Being a military application, it is possible that the aluminum has been electro-chemically treated (anodized) for corrosion resistance giving it that golden appearance. Be careful that it isn't beryllium.


----------



## snoman701 (Jan 19, 2022)

Your lighting is rough, so I can't tell, but gold plated aluminum is a thing. There is a nickel plate put on the aluminum, then gold is plated over top. Sometimes it can be quite valuable, sometimes not.


----------



## GoldRob (Jan 20, 2022)

Thanks everyone for the replies and advice. This is all the Nitric that I have. I will take better pictures. The fist one was with flash and with out. I have an Idea. Going to test it with this.


----------



## GoldRob (Jan 20, 2022)

10k, 14K, 18K, and 22K. I don't know what this proves. I could be some sort of paint. This is the very first time using this test kit. Any help in determing these results would be much appreciated. I started on the left with 10k, than to the right to 22k. I left it like that for about 5 minutes. Which is the last photo.


----------



## GoldRob (Jan 20, 2022)

I was trying to get a close up of the scratch area. Underneath of the "gold" area looks like copper. I know that one I am pretty sure was aluminum, when using muratic on a small piece related, but when the reaction was over.

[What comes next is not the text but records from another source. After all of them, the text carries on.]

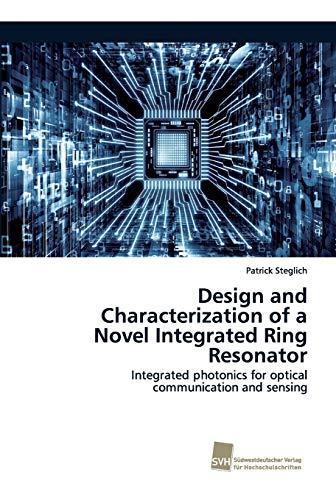 Design and Characterization of a Novel Integrated Ring Resonator: Integrated photonics for optical communication and sensing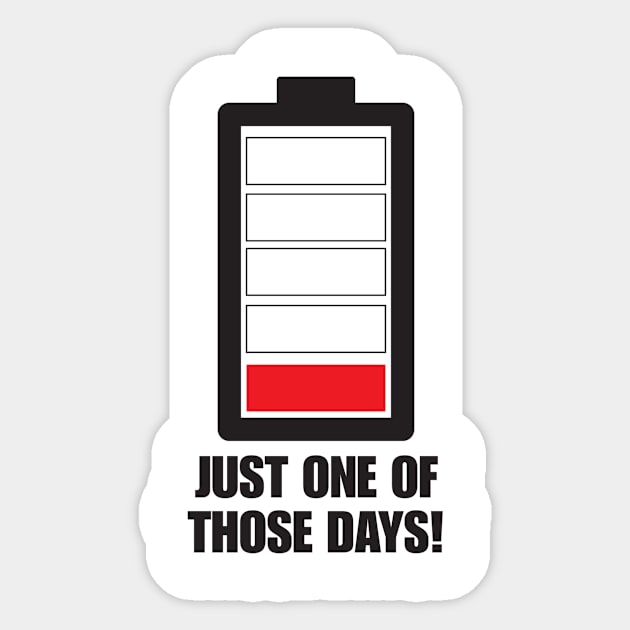 Just one of those days Low on Charge (light Shirts) Sticker by GreenHRNET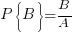 P{delim{lbrace}{B}{rbrace}}=B/A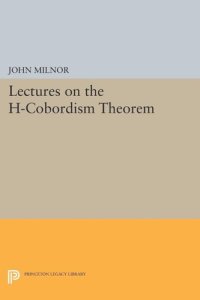 cover of the book Lectures on the H-Cobordism Theorem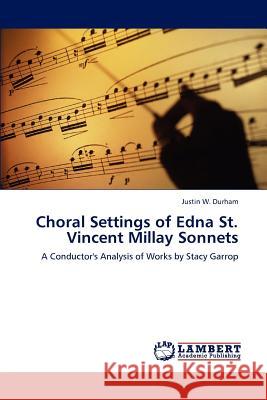 Choral Settings of Edna St. Vincent Millay Sonnets Justin W. Durham   9783845403212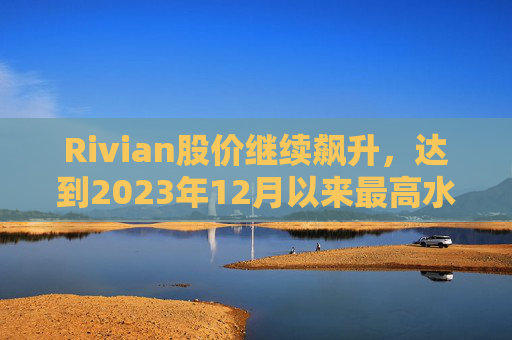 Rivian股价继续飙升，达到2023年12月以来最高水平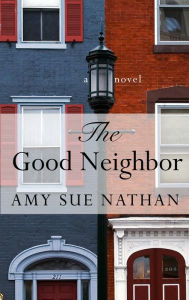 Title: The Good Neighbor, Author: Amy Sue Nathan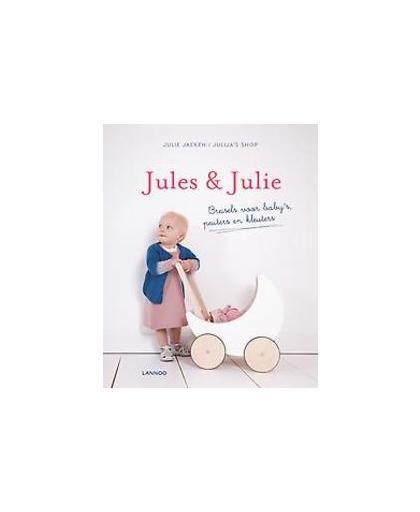 Jules & Julie: 4. Breisels voor baby's en kinderen, Julie Jaeken, Paperback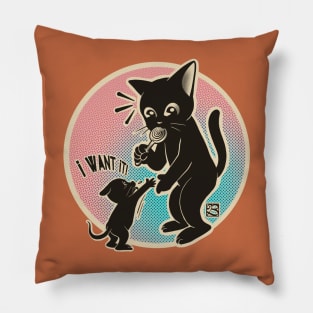 I want it Pillow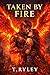Taken By Fire: A Dark Monst...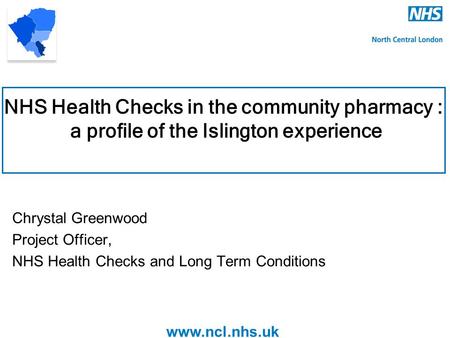 Www.ncl.nhs.uk NHS Health Checks in the community pharmacy : a profile of the Islington experience Chrystal Greenwood Project Officer, NHS Health Checks.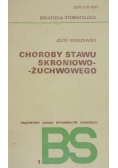 Choroby stawu skroniowo żuchwowego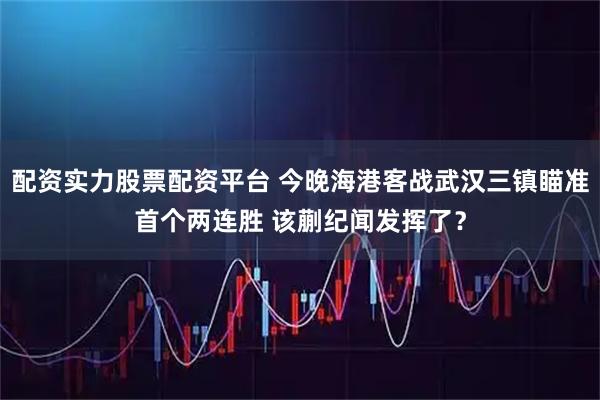 配资实力股票配资平台 今晚海港客战武汉三镇瞄准首个两连胜 该蒯纪闻发挥了？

The gold pice was still in tact.


----------



## Martijn (Jan 20, 2022)

Gold dissolves in Aqua Regia and can be tested with stannous to see if that what dissolved is actually gold. 

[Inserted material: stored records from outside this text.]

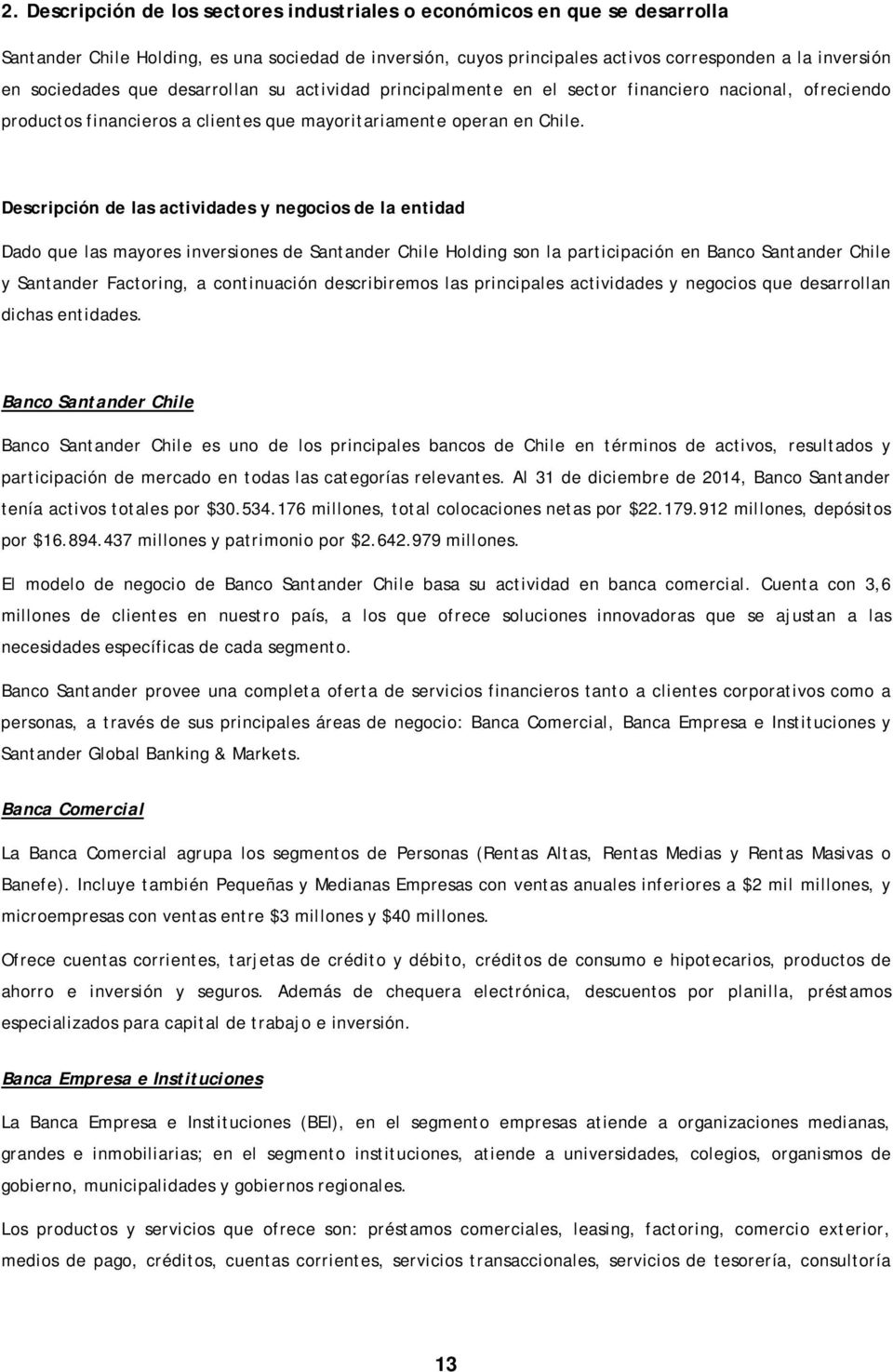 Descripción de las actividades y negocios de la entidad Dado que las mayores inversiones de Santander Chile Holding son la participación en Banco Santander Chile y Santander Factoring, a continuación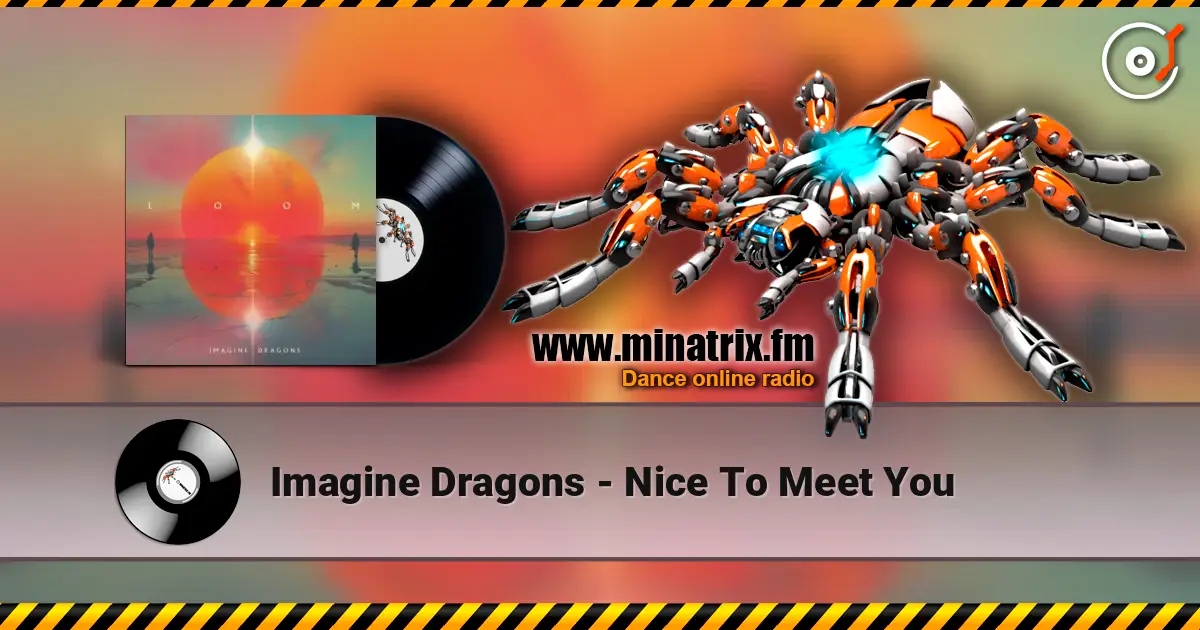 Imagine Dragons - Nice To Meet You 高品质在线收听 | Minatrix.FM
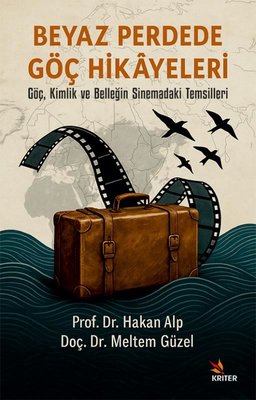 Beyaz Perdede Göç Hikayeleri - Göç Kimlik ve Belleğin Sinemadaki Temsilleri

Those testing solutions are to compare the reaction to a known carat sample. To be used to determine the minimal gold content of items that are made of carat gold. 
Really, it could be anything until you test it.


----------



## GoldRob (Jan 20, 2022)

I could flat rate this piece to anyone who could test it. I am on Oahu and dealing with acid over here is like dealing with radioactive waste. If any on Oahu has the means please let me know. If anyone from the states could test I could work out some kind of arrangement.


----------



## JohnH2300 (Jan 20, 2022)

Quiklearner said:


> Being a military application, it is possible that the aluminum has been electro-chemically treated (anodized) for corrosion resistance giving it that golden appearance. Be careful that it isn't beryllium.

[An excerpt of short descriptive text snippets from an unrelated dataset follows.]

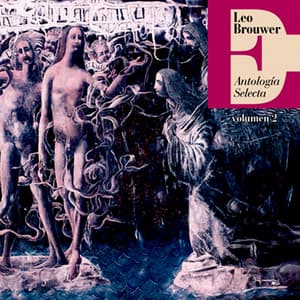 Antología Selecta: Leo Brouwer, Vol. 2 - Leo Brouwer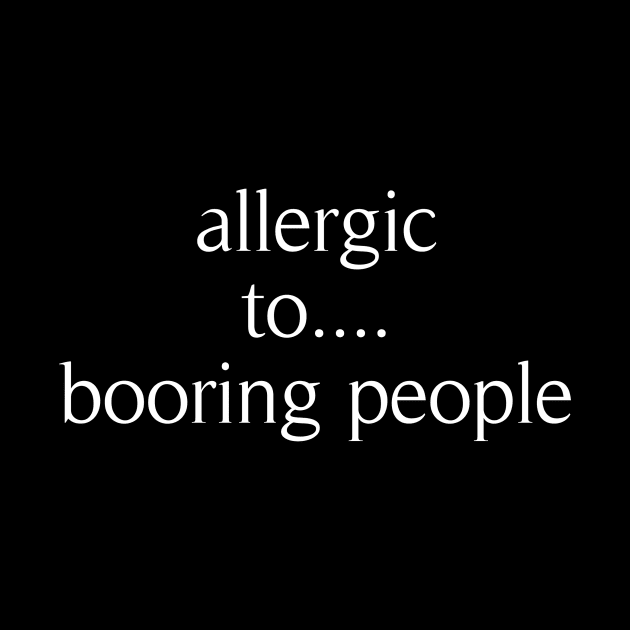 allergic to boring people by revertunfgttn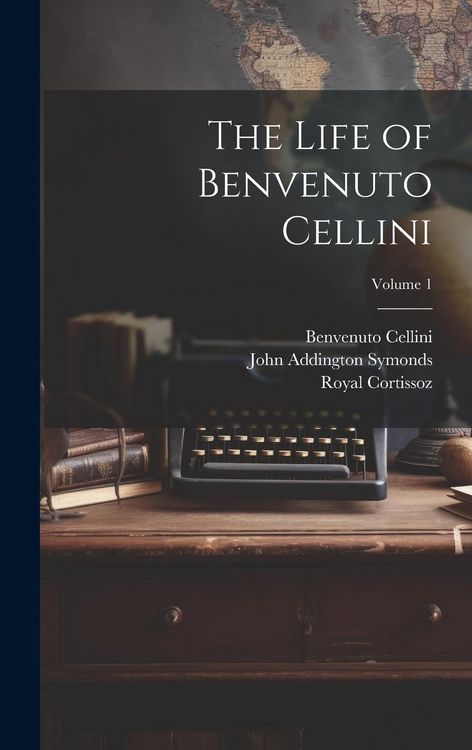Produktbild: The Life of Benvenuto Cellini; Volume 1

I worked in the corrosion shop my last year in the Navy, the color is pretty close if anodized but I never anodized anything with that kind of pattern.


----------



## JohnH2300 (Jan 20, 2022)

GoldRob said:


> I came across so military grade scrap so time ago and this was a part of it. It is aluminum and a gold like coating. I dropped a small sample in some muratic and the reaction was instantly for aluminum, but it did not dissolve the gold "plating". I don't believe it is gold. Because why gold plate a cover. Should I take to the scrap yard for aluminum or possible soak in saltwater for some time
> E.


Would you happen to know what that plate came from? I worked corrosion shop as well as avionics years ago.


----------



## GoldRob (Jan 20, 2022)

John I believe this was a board called Eclipse. I think they are now BAE.


----------



## Lino1406 (Jan 21, 2022)

That can be some nitride


----------



## Lou (Jan 21, 2022)

Looks like gold plated RF equipment to me. Happens all the time.


----------



## nickvc (Jan 21, 2022)

Remember aluminum will also dissolve in lye and other strong bases which is why trying to cyanide strip it will not work so to recover the gold you will have to dissolve it completely or maybe try reverse AR where you cover the material in nitric which passivities the aluminum and add very small increments of HCl to just dissolve the gold, not tried that method on aluminum so start with a small experiment to see whether it works .


----------